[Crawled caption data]
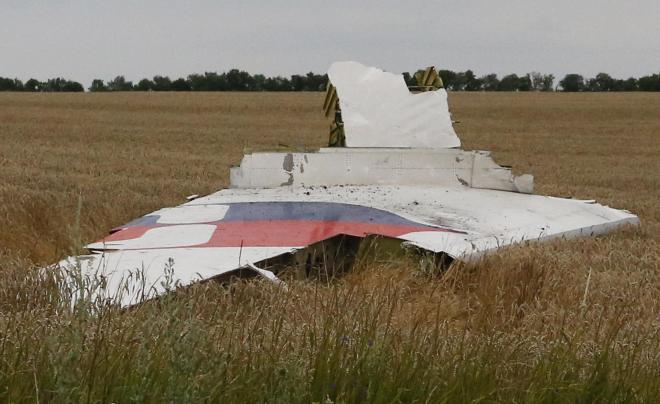 墜落したマレーシア航空機と見られる残骸の一部。ドネツク州のグラボボ村の付近で見つかった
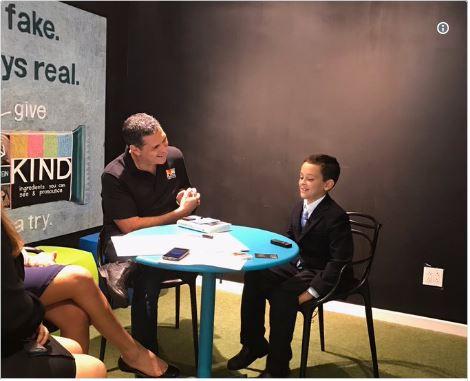 Tuy mới 9 tuổi nhưng Alex Munoz viết thư gửi giám đốc điều hành KIND không phải đơn giản là muốn gặp gỡ người đứng đầu hãng sản xuất bánh kẹo lớn hay để nhận được những món quà miễn phí mà cậu bé muốn đầu tư vào công ty này.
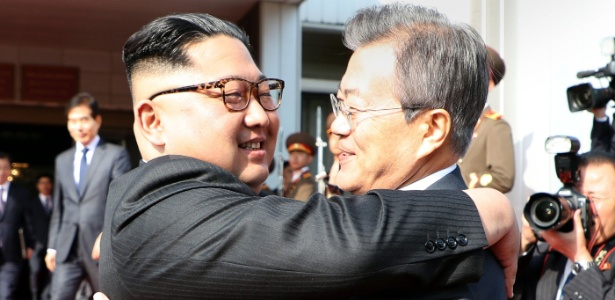 Líderes norte e sul-coreanos se abraçam depois da segunda cúpula entre os dois países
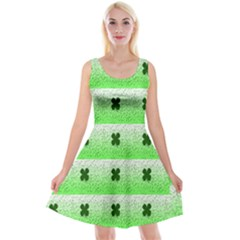 Shamrock Pattern Background Reversible Velvet Sleeveless Dress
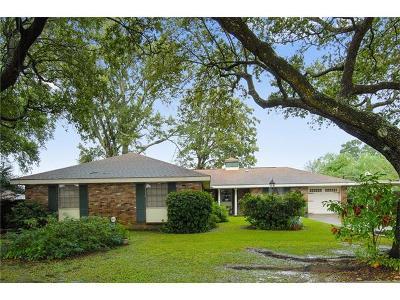 Jefferson Single Family Home For Sale: 3407 Sundorn Street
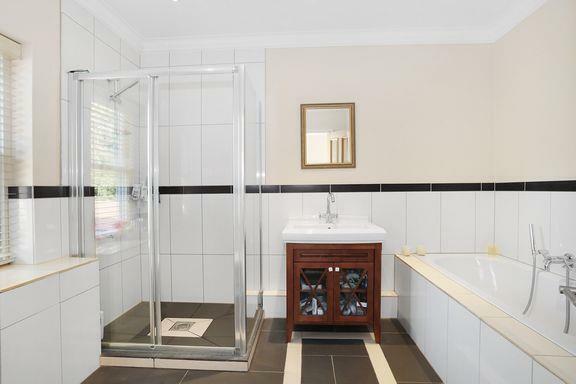 ClaremontView.Bathroomone2015.jpg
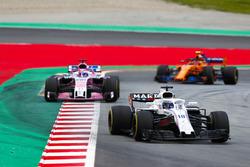 Lance Stroll, Williams FW41, Sergio Perez, Force India VJM11, Stoffel Vandoorne, McLaren MCL33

▸ What this task involves: With the pictures removed, return all the entries exactly.

▸ Output below:
 墜落したマレーシア航空機と見られる残骸の一部。ドネツク州のグラボボ村の付近で見つかった
 Tuy mới 9 tuổi nhưng Alex Munoz viết thư gửi giám đốc điều hành KIND không phải đơn giản là muốn gặp gỡ người đứng đầu hãng sản xuất bánh kẹo lớn hay để nhận được những món quà miễn phí mà cậu bé muốn đầu tư vào công ty này.
 Líderes norte e sul-coreanos se abraçam depois da segunda cúpula entre os dois países
 Shamrock Pattern Background Reversible Velvet Sleeveless Dress
 Jefferson Single Family Home For Sale: 3407 Sundorn Street
 ClaremontView.Bathroomone2015.jpg
 Lance Stroll, Williams FW41, Sergio Perez, Force India VJM11, Stoffel Vandoorne, McLaren MCL33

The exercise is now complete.